Engine swap for veteran crane

04 Sep 2015
HHLA IV: complex engine work

HHLA IV:complex engine work

Hamburg port operators HHLA have installed new high-performance diesels from Anglo Belgian Corporation (ABC) on their veteran floating crane HHLA IV, replacing what were described as “remarkable” MAN units which have served for nearly 60 years, writes Germany correspondent Tom Todd.

HHLA said the engine swap became necessary when no further spare parts were available for HHLA IV’s two MAN G6 V23.5/33 diesels each off 379kW. They were installed in the old crane when it was completed in 1957 at Hamburg shipyard Blohm+Voss. They have now been replaced by two Type 6 DXC diesels, each of 552kW, from ABC in what HHLA said was a “complex” project.

Thomas Koch, responsible for HHLA’s floating cranes and managine director of the operator’s Tollerort and Rosshafen handling terminals, told The Motorship the long life of the old MAN engines had been “absolutely remarkable”. They had to be eventually replaced because of “very pronounced wear and tear towards the end”, he said.

“We switched to ABC because these engines demonstrated they were the best under the circumstances,” Koch said.
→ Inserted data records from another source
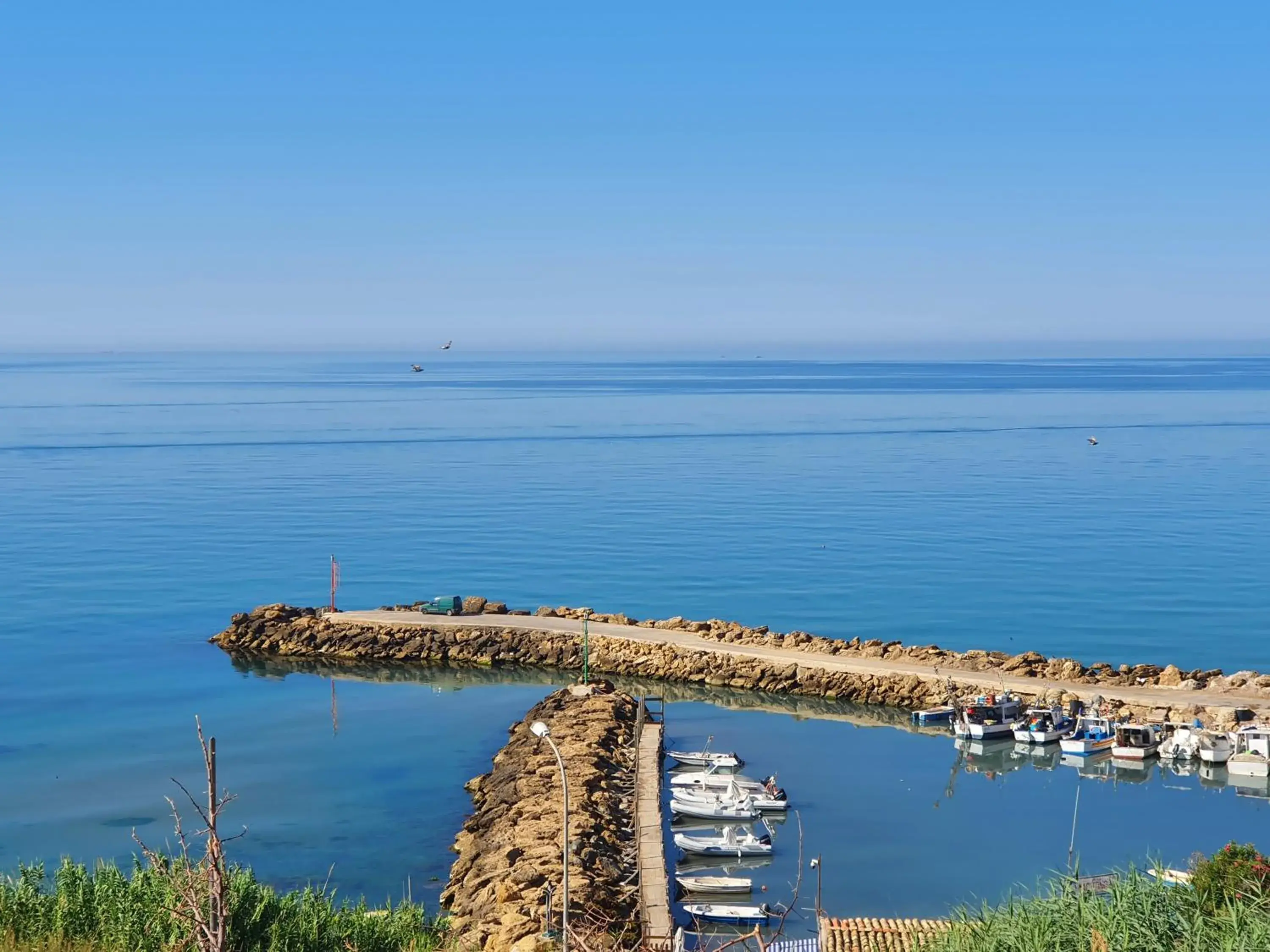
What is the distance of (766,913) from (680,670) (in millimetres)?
22872

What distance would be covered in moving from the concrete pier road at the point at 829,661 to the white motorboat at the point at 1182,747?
10.1 feet

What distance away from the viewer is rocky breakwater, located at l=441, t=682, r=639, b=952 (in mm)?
26844

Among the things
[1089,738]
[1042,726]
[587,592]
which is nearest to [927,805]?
[1042,726]

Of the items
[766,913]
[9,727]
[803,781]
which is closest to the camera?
[766,913]

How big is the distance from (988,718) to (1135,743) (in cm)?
487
Because of the rigid coupling on the crane’s two Voith-Schneider drives “the [new] engines needed to provide their rated output at 600rpm,” he added.

Specialists Unterweser-Industries (UWIND) in Bremerhaven handled the entire project. It covered planning, engineering and obtaining the required shipbuilding approvals, through dismantling and removal of the old engines, the conversion of engine foundations and the installation of new engines. Pipe-work was developed for individual systems and new electrical connections were installed. The UWIND team also developed temporary generators to keep HHLA IV in operation during the engine swap.

HHLA IV lifts up to 200 tonnes and handles the heavier cargos in the Port of Hamburg. It weighs 2,750 tonnes itself and can be steered with millimetre precision even with a full load.